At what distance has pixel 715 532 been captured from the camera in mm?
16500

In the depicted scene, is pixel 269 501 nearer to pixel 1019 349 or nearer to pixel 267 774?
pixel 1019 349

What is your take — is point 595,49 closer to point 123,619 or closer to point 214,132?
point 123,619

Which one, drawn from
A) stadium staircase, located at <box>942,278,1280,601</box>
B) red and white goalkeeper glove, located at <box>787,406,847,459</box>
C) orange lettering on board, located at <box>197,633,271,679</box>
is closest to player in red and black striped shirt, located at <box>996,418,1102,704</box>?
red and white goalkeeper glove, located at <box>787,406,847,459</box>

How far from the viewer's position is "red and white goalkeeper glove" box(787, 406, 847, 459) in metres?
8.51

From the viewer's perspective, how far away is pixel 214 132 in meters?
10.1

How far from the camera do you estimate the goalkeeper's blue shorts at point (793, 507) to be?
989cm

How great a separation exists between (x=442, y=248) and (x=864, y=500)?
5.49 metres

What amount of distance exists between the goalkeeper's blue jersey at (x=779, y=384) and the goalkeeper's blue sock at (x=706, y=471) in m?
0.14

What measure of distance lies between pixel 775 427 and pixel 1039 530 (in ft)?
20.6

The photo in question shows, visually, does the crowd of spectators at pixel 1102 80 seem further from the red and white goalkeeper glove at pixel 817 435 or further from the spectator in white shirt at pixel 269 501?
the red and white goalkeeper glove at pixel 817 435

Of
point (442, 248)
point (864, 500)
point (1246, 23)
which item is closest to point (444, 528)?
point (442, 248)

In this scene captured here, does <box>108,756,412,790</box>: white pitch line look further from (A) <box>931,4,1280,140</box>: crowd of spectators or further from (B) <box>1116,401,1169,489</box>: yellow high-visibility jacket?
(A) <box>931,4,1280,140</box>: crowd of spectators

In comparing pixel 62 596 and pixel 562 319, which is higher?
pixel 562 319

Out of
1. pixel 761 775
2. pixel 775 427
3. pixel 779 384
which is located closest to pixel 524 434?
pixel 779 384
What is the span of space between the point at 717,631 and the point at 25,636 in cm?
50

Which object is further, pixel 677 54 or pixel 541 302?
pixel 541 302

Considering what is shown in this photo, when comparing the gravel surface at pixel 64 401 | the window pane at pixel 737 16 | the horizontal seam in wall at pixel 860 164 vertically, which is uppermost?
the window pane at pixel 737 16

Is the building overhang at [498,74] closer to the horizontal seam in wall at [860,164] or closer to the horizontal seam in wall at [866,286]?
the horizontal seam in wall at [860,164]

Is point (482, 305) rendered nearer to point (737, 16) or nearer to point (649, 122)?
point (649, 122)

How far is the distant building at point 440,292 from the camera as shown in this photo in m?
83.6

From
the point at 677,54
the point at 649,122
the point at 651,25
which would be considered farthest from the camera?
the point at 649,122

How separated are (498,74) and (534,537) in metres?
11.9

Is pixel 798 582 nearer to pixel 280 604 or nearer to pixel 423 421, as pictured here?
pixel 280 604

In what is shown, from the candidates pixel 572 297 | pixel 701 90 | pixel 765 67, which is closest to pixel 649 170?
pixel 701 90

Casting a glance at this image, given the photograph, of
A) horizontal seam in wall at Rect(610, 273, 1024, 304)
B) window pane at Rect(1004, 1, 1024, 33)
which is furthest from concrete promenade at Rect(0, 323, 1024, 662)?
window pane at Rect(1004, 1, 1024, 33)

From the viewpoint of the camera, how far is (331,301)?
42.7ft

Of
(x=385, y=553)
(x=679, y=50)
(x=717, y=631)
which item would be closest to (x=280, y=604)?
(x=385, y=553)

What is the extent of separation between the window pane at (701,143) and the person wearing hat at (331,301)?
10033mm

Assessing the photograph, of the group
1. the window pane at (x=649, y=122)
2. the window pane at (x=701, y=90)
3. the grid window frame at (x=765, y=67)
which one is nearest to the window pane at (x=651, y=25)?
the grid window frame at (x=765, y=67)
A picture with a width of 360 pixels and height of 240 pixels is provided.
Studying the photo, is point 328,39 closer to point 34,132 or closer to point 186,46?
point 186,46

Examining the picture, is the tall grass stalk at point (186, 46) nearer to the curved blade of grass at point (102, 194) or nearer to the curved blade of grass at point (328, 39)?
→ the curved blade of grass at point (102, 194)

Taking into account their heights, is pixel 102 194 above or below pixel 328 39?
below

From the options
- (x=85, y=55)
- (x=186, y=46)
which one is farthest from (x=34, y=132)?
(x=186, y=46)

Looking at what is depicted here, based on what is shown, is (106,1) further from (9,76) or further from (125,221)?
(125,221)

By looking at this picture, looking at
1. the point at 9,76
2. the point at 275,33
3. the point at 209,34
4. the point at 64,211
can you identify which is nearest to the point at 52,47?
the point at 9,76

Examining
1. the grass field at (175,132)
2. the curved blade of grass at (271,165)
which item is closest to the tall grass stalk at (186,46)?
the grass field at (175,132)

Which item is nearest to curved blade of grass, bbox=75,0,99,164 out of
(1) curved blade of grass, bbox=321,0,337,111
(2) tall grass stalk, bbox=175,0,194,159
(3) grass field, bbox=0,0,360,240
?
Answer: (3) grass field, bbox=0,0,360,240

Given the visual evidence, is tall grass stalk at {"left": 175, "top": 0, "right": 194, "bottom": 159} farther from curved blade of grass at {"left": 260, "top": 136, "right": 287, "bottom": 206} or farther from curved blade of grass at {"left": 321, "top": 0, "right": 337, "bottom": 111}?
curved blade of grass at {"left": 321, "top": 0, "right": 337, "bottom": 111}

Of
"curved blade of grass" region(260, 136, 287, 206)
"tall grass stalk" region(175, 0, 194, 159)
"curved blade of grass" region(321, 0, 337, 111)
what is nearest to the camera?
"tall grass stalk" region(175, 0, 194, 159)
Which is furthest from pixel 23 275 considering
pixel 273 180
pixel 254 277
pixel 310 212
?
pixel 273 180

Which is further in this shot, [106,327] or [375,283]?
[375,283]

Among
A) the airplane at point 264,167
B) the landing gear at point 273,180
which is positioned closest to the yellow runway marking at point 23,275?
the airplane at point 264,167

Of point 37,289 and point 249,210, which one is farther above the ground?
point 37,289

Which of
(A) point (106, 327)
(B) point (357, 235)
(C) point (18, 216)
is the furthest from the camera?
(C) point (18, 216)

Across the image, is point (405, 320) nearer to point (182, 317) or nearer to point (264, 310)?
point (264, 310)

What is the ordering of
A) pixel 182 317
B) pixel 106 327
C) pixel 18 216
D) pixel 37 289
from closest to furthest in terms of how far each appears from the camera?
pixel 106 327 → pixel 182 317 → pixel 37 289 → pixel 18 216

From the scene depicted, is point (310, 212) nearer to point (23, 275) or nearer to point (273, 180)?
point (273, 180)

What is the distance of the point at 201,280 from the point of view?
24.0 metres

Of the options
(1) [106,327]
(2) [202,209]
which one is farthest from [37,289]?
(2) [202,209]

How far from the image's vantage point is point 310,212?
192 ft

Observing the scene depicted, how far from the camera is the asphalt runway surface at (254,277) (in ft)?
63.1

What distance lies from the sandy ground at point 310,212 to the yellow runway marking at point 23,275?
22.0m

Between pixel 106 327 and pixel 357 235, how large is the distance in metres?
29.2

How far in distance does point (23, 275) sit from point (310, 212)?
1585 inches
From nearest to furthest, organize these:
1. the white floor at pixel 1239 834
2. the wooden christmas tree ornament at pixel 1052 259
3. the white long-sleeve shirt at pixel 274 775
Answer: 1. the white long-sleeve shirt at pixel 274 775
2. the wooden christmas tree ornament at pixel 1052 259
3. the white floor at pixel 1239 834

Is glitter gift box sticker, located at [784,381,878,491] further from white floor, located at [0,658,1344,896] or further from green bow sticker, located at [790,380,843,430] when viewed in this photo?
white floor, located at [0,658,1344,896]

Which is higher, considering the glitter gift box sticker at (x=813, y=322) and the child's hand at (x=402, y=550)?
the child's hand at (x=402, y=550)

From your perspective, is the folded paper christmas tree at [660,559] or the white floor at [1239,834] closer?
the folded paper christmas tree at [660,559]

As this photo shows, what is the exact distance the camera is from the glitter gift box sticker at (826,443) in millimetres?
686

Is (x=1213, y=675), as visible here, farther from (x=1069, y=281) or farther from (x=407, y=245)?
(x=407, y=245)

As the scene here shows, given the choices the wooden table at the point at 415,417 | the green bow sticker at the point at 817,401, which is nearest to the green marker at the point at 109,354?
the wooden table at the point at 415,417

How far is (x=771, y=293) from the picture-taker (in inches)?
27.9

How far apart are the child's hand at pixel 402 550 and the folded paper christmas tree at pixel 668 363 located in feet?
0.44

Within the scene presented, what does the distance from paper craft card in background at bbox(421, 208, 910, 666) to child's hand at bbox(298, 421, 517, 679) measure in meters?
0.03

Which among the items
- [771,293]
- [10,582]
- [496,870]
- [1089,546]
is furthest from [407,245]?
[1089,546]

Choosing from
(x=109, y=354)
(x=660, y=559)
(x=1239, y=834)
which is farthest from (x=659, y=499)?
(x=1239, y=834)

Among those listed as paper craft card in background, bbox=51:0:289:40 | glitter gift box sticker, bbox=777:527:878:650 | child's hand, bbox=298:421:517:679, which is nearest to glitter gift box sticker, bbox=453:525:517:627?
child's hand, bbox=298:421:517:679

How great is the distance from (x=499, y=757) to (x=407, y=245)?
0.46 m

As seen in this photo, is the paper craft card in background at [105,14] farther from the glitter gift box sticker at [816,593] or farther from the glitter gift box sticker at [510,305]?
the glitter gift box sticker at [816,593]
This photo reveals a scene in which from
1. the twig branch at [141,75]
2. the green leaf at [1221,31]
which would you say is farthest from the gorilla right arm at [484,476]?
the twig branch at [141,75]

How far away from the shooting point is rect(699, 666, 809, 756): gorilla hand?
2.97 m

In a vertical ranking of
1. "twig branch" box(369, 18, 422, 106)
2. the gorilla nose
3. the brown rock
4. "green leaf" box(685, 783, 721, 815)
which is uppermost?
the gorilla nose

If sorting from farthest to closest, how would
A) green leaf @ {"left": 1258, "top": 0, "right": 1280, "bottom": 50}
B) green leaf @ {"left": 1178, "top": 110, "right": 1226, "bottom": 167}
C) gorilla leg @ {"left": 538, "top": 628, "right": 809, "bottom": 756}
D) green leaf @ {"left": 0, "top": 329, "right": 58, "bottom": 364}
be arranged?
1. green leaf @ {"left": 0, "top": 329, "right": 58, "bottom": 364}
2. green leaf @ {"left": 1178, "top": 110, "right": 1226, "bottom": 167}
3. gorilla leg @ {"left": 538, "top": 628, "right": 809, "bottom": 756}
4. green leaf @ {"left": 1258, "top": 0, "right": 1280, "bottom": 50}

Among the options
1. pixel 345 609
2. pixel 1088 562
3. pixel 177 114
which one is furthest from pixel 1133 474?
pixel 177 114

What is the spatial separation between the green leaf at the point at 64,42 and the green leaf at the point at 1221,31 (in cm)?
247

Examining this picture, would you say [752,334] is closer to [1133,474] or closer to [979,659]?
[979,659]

#####

__YOUR OBJECTIVE__
Repeat exactly the lines starting at the line with "In a vertical ranking of" and ending with the final line of the entries. Include nothing else.

__ANSWER TO THE PROBLEM__
In a vertical ranking of
1. "twig branch" box(369, 18, 422, 106)
2. the gorilla nose
3. the brown rock
4. "green leaf" box(685, 783, 721, 815)
which is uppermost?
the gorilla nose

If sorting from farthest to closest, how would
A) green leaf @ {"left": 1258, "top": 0, "right": 1280, "bottom": 50}
B) green leaf @ {"left": 1178, "top": 110, "right": 1226, "bottom": 167}
C) gorilla leg @ {"left": 538, "top": 628, "right": 809, "bottom": 756}
D) green leaf @ {"left": 0, "top": 329, "right": 58, "bottom": 364}
be arranged?
1. green leaf @ {"left": 0, "top": 329, "right": 58, "bottom": 364}
2. green leaf @ {"left": 1178, "top": 110, "right": 1226, "bottom": 167}
3. gorilla leg @ {"left": 538, "top": 628, "right": 809, "bottom": 756}
4. green leaf @ {"left": 1258, "top": 0, "right": 1280, "bottom": 50}

Among the options
1. pixel 345 609
2. pixel 1088 562
3. pixel 177 114
which one is furthest from pixel 1133 474?
pixel 177 114

What is the spatial separation between the green leaf at the point at 64,42 and the green leaf at the point at 1221,31 (in cm)?
247

Examining this picture, would you say [752,334] is closer to [1133,474] or closer to [979,659]?
[979,659]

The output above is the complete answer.